GQLAlchemy, the Python OGM (Object Graph Mapper) for Memgraph, lacked programmatic access to the ANALYZE GRAPH query functionality. This query is critical for database performance optimization as it calculates property value distributions across nodes, enabling Memgraph to make smarter decisions about which index to use during query execution.

Without this feature, developers had two suboptimal choices:

  1. Execute raw Cypher queries - Bypassing the type-safe query builder entirely
  2. Skip graph analysis - Leaving the database to select indexes based solely on node count, potentially leading to slower queries

The ANALYZE GRAPH command generates statistics including:

  • num estimation nodes: Nodes used for statistical sampling
  • num groups: Distinct property values found
  • avg group size: Average clustering per value (used for cost estimation)
  • chi-squared value: Distribution uniformity measurement
  • avg degree: Average connectivity of indexed nodes

These statistics help Memgraph choose optimal indexes and improve MERGE operation performance by expanding from nodes with lower connectivity.

The Solution

I implemented two new methods on the Memgraph class that provide a clean, Pythonic interface for graph analysis:

analyze_graph() Method

Executes the graph analysis query with optional label filtering:

from gqlalchemy import Memgraph

memgraph = Memgraph()

# Analyze all labels in the graph
results = memgraph.analyze_graph()

# Analyze specific labels only
results = memgraph.analyze_graph(labels=["Person", "Company"])

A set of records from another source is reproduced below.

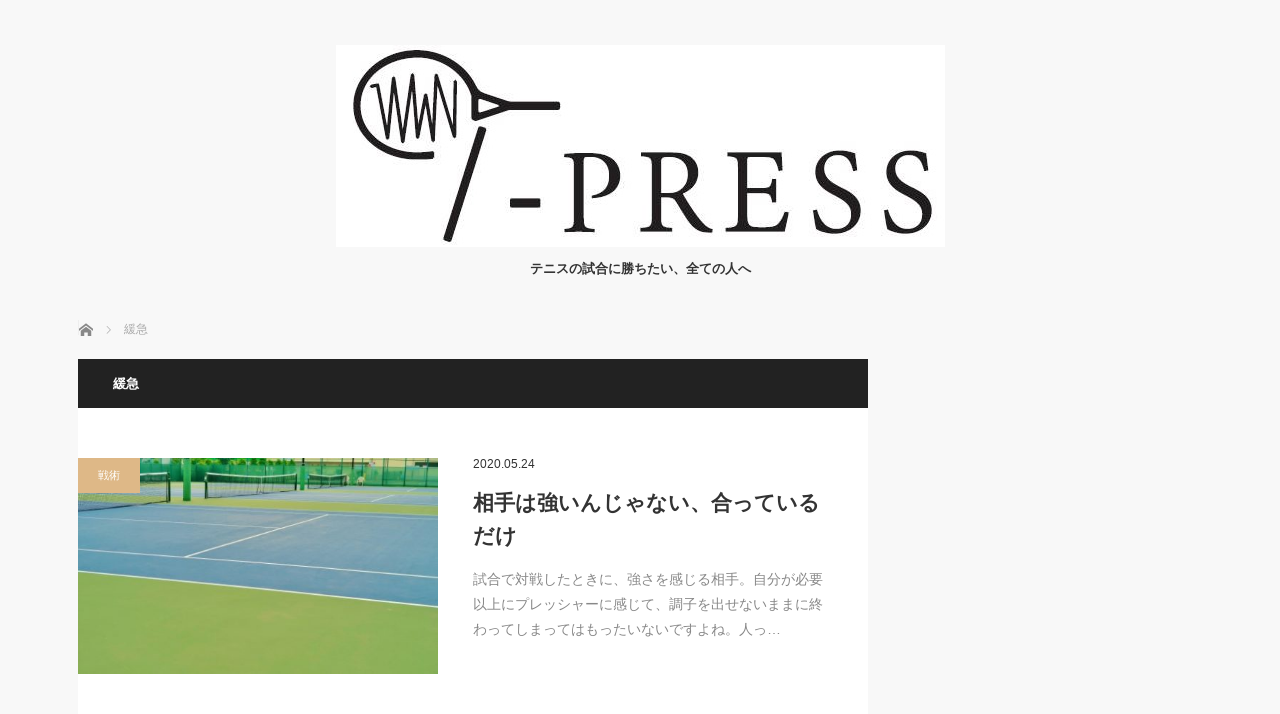

--- FILE ---
content_type: text/html; charset=utf-8
request_url: https://www.google.com/recaptcha/api2/aframe
body_size: 248
content:
<!DOCTYPE HTML><html><head><meta http-equiv="content-type" content="text/html; charset=UTF-8"></head><body><script nonce="IHsCag7VK1X08sc7b-COxA">/** Anti-fraud and anti-abuse applications only. See google.com/recaptcha */ try{var clients={'sodar':'https://pagead2.googlesyndication.com/pagead/sodar?'};window.addEventListener("message",function(a){try{if(a.source===window.parent){var b=JSON.parse(a.data);var c=clients[b['id']];if(c){var d=document.createElement('img');d.src=c+b['params']+'&rc='+(localStorage.getItem("rc::a")?sessionStorage.getItem("rc::b"):"");window.document.body.appendChild(d);sessionStorage.setItem("rc::e",parseInt(sessionStorage.getItem("rc::e")||0)+1);localStorage.setItem("rc::h",'1768843961582');}}}catch(b){}});window.parent.postMessage("_grecaptcha_ready", "*");}catch(b){}</script></body></html>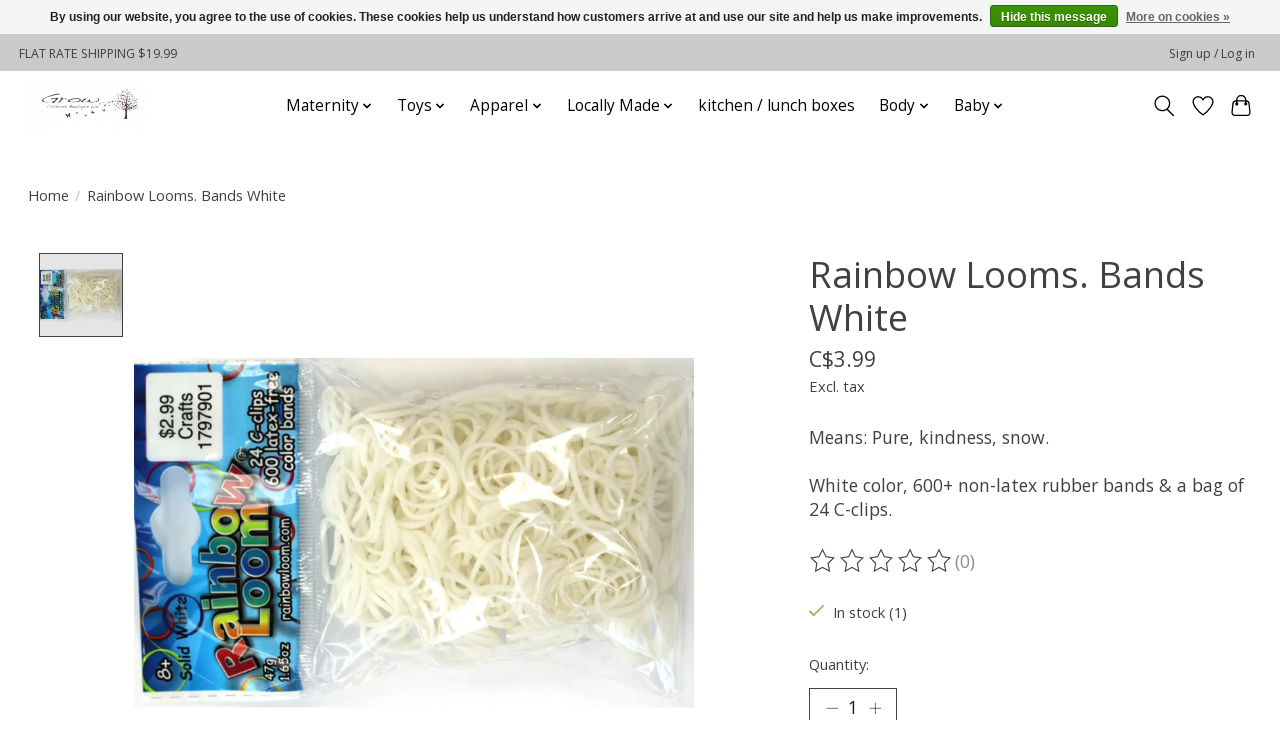

--- FILE ---
content_type: text/javascript;charset=utf-8
request_url: https://www.growfernie.com/services/stats/pageview.js?product=58978610&hash=1214
body_size: -413
content:
// SEOshop 31-01-2026 22:35:34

delete_graph_statistics() Method

Removes previously calculated statistics, with support for label-specific deletion:

# Delete all statistics
memgraph.delete_graph_statistics()

# Delete statistics for specific labels only
memgraph.delete_graph_statistics(labels=["Person"])

The label-specific deletion support was added after reviewing the official Memgraph documentation, which revealed the ON LABELS syntax variant:

ANALYZE GRAPH ON LABELS :Label1 DELETE STATISTICS;

Files Changed

FileChange TypeDescription
gqlalchemy/vendors/memgraph.pyModifiedAdded analyze_graph() and delete_graph_statistics() methods
tests/memgraph/test_analyze_graph.pyNewUnit tests for the new functionality
docs/reference/gqlalchemy/vendors/memgraph.mdModifiedAPI reference documentation

Timeline

DateEvent
April 7, 2023Issue #238 opened requesting ANALYZE GRAPH support
December 14, 2025PR #373 opened with initial implementation
December 14, 2025Added label-specific deletion support after documentation review
December 14, 2025Added API reference documentation (3rd commit)
December 16, 2025PR approved by antejavor and Josipmrden
December 16, 2025All 6 CI checks passed, PR merged

Technical Notes

The implementation follows gqlalchemy’s established patterns for vendor-specific methods. The methods construct the appropriate Cypher queries internally and handle the response parsing, returning typed results that integrate with the rest of the OGM’s query builder ecosystem.

This contribution was marked as a “good first issue” with “Effort - Low” classification, making it an approachable entry point for new contributors while delivering meaningful functionality to the library.